Plaintiffs are Atchafalaya Basinkeeper Inc., Louisiana Crawfish Producers Association-West, Waterkeeper Alliance, Healthy Gulf, and Sierra Club, Delta Chapter.

“The Corps’ determination that impacts of the Project would not be significant was based on checkboxes with little to no discussion,” plaintiffs say.  

“Where the Corps included discussion of impacts below the checkboxes and stated those impacts would be minor, the Corps provided no explanation of why it found the impacts would be minor," they add in their lawsuit.

Although the project is called a “swamp enhancement project,” plaintiffs said in a press release Wednesday that “experience and sound science demonstrate that the project will lead to increased sedimentation in the East Grand Lake area. This will ultimately convert productive and vital swamp habitat into bottomland hardwood forest by introducing sediment-laden river water and physically dispersing dredged sediment in the area. Sedimentation severely harms the basin because it decreases flood storage capacity, and the basin is a vital part of Mississippi River flood control management.” 

According to the plaintiffs, over the past two decades, the U.S. Corps of Engineers, acting at the request of the state’s Coastal Restoration Authority, has approved at least three other projects against local opposition and without scientific backing in the Atchafalaya Basin, including “Buffalo Cove," “Coon Trap,” and “Beau Bayou.”  Each has had dire consequences for the Atchafalaya Basin, resulting in too much sedimentation.

The basin is a network of swamps that together are some of the most productive in the world.
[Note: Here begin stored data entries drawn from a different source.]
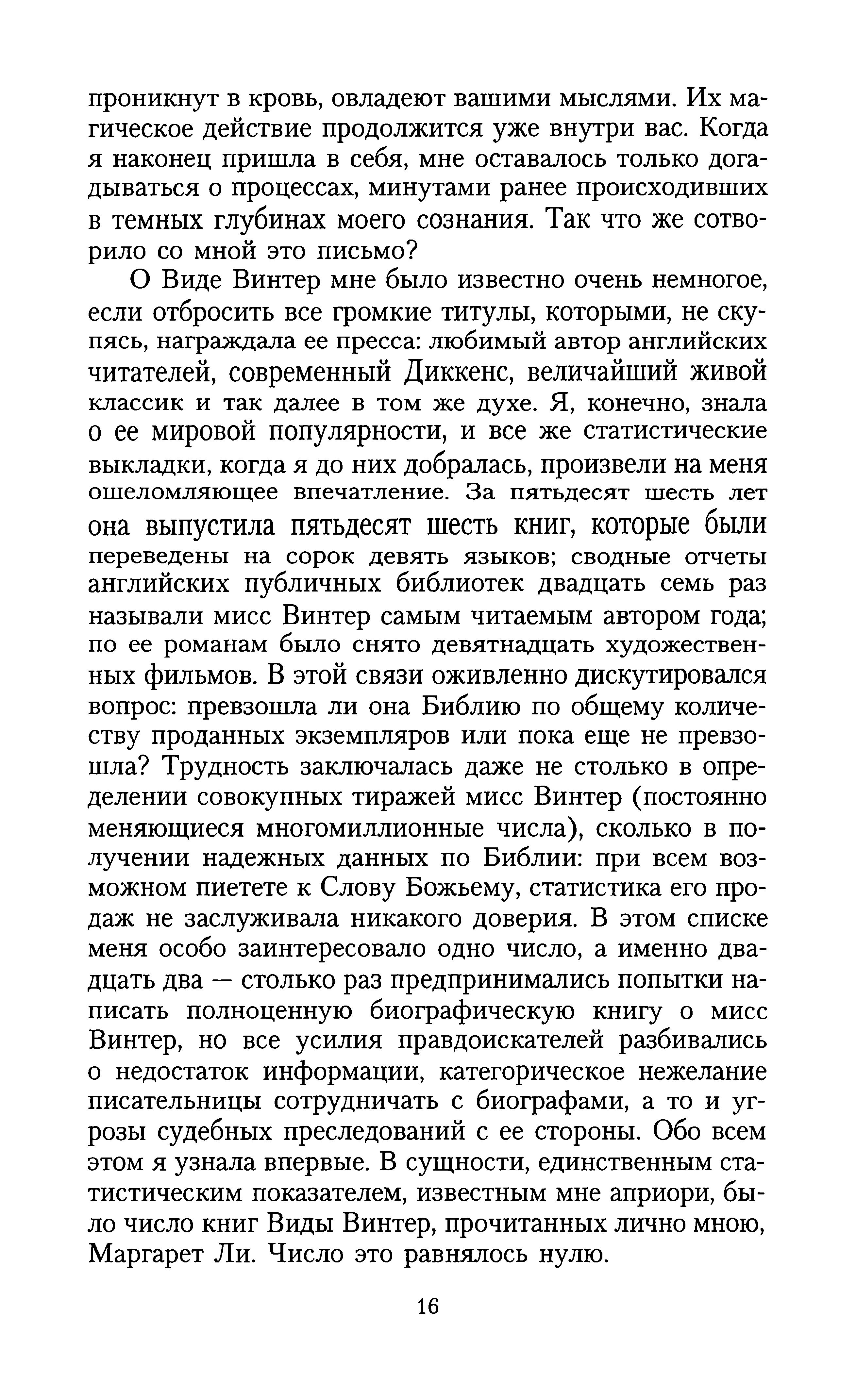 проникнут в кровь, овладеют вашими мыслями. Их магическое действие продолжится уже внутри вас. Когда я наконец пришла в себя, мне оставалось только догадываться о процессах, минутами ранее происходивших в темных глубинах моего сознания. Так что же сотворило со мной это письмо?

О Виде Винтер мне было известно очень немногое, если отбросить все громкие титулы, которыми, не скупясь, награждала ее пресса: любимый автор английских читателей, современный Диккенс, величайший живой классик и так далее в том же духе. Я, конечно, знала о ее мировой популярности, и все же статистические выкладки, когда я до них добралась, произвели на меня ошеломляющее впечатление. За пятьдесят шесть лет она выпустила пятьдесят шесть книг, которые были переведены на сорок девять языков; сводные отчеты английских публичных библиотек двадцать семь раз называли мисс Винтер самым читаемым автором года; по ее романам было снято девятнадцать художественных фильмов. В этой связи оживленно дискутировался вопрос: превзошла ли она Библию по общему количеству проданных экземпляров или пока еще не превзошла? Трудность заключалась даже не столько в определении совокупных тиражей мисс Винтер (постоянно меняющиеся многомиллионные числа), сколько в получении надежных данных по Библии: при всем возможном пиетете к Слову Божьему, статистика его продаж не заслуживала никакого доверия. В этом списке меня особо заинтересовало одно число, а именно двадцать два — столько раз предпринимались попытки написать полноценную биографическую книгу о мисс Винтер, но все усилия правдоискателей разбивались о недостаток информации, категорическое нежелание писательницы сотрудничать с биографами, а то и угрозы судебных преследований с ее стороны. Обо всем этом я узнала впервые. В сущности, единственным статистическим показателем, известным мне априори, было число книг Виды Винтер, прочитанных лично мною, Маргарет Ли. Число это равнялось нулю.

16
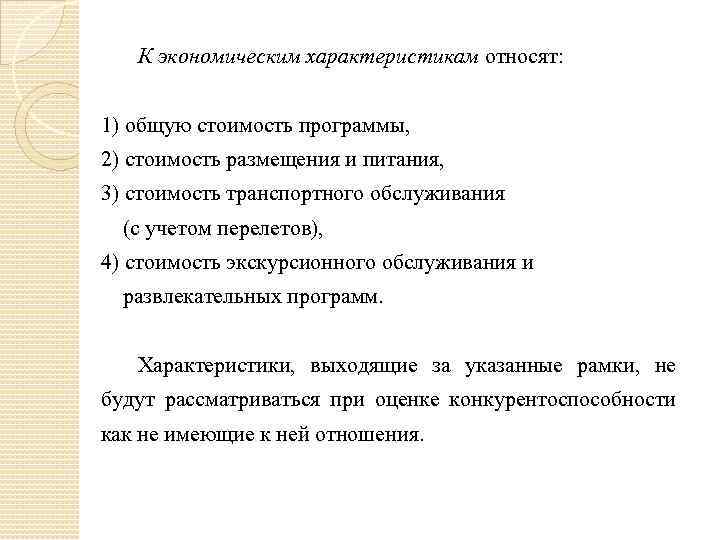 К экономическим характеристикам относят:

1) общую стоимость программы,
2) стоимость размещения и питания,
3) стоимость транспортного обслуживания (с учетом перелетов),
4) стоимость экскурсионного обслуживания и развлекательных программ.

Характеристики, выходящие за указанные рамки, не будут рассматриваться при оценке конкурентоспособности как не имеющие к ней отношения.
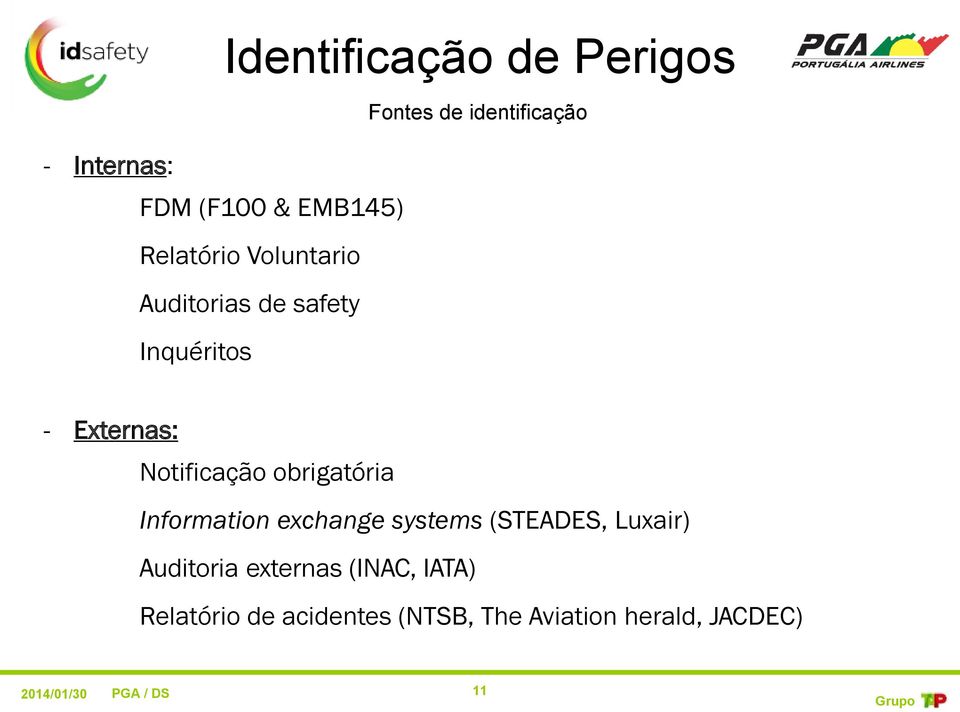 idsafety

Identificação de Perigos

PGA PORTUGÁLIA AIRLINES

Fontes de identificação

- Internas:

FDM (F100 & EMB145)

Relatório Voluntario

Auditorias de safety

Inquéritos

- Externas:

Notificação obrigatória

Information exchange systems (STEADES, Luxair)

Auditoria externas (INAC, IATA)

Relatório de acidentes (NTSB, The Aviation herald, JACDEC)

2014/01/30 PGA / DS

11

Grupo TAP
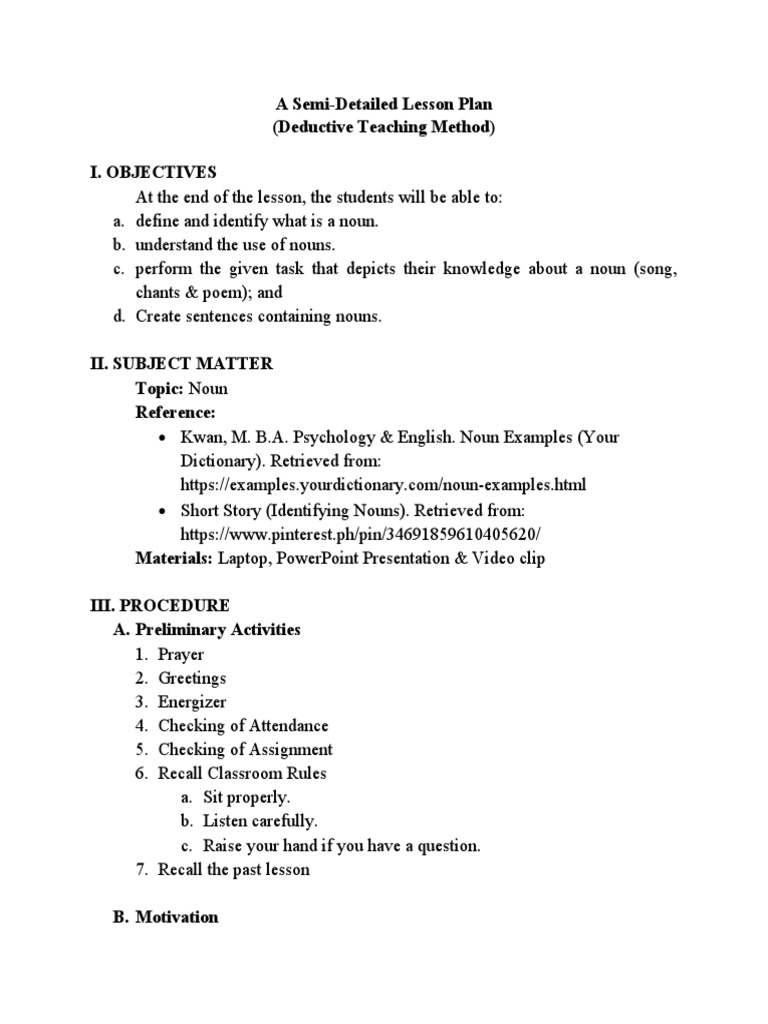 A Semi-Detailed Lesson Plan
(Deductive Teaching Method)

I. OBJECTIVES
At the end of the lesson, the students will be able to:
a. define and identify what is a noun.
b. understand the use of nouns.
c. perform the given task that depicts their knowledge about a noun (song, chants & poem); and
d. Create sentences containing nouns.

II. SUBJECT MATTER
Topic: Noun
Reference:
• Kwan, M. B.A. Psychology & English. Noun Examples (Your Dictionary). Retrieved from: https://examples.yourdictionary.com/noun-examples.html
• Short Story (Identifying Nouns). Retrieved from: https://www.pinterest.ph/pin/34691859610405620/
Materials: Laptop, PowerPoint Presentation & Video clip

III. PROCEDURE
A. Preliminary Activities
1. Prayer
2. Greetings
3. Energizer
4. Checking of Attendance
5. Checking of Assignment
6. Recall Classroom Rules
a. Sit properly.
b. Listen carefully.
c. Raise your hand if you have a question.
7. Recall the past lesson

B. Motivation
Grand Lake specifically is considered the most important estuary for fish in the eastern portion of the basin.

Deep water habitat within the basin is being lost at an alarming rate, due in large part to excessive sediment and contorted distribution of sediment. Without deep water, fish cannot survive low water seasons.

The Corps’ project that is at the center of the plaintiff's claims would allow sediment and Mississippi River Water, which is notorious for collecting fertilizer as it travels across the U.S., to stagnate in the Atchafalaya Basin, in Grand Bay Lake, causing the lake to fill with sediment and the heavily fertilized water to create dead zones — areas so devoid of oxygen no life can survive, plaintiffs' say.

Calling the Corps' permit “crazy,” Dean Wilson, executive director of Atchafalaya Basinkeeper said in the press release that this project, like the three aforementioned projects, would be the beginning of the end for one of the most important remaining waterways in the world.

“Every year the basin is losing critically important flood capacity, putting cities like Lafayette, Baton Rouge, New Orleans, and our entire Mississippi River industrial corridor at a terrible risk from Mississippi River floods,” Wilson said. “Against the wishes of fishermen and communities alike, our state is destroying some of the most amazing wetlands in the world, the last bastion of the Cajun culture, the most important wetlands for migratory birds in the western hemisphere and the future of our state.”

The press release additionally noted that a significant portion of projects such as this one “receive backing from oil and gas firms and large land corporations. These entities profit from alterations that disrupt commercial fishing and public access while facilitation the increased privatization of wetland forests for activities such as private logging and other purposes.”

Neither the U.S. Corps of Engineers nor the Coastal Protection and Restoration Authority immediately responded to requests for comment.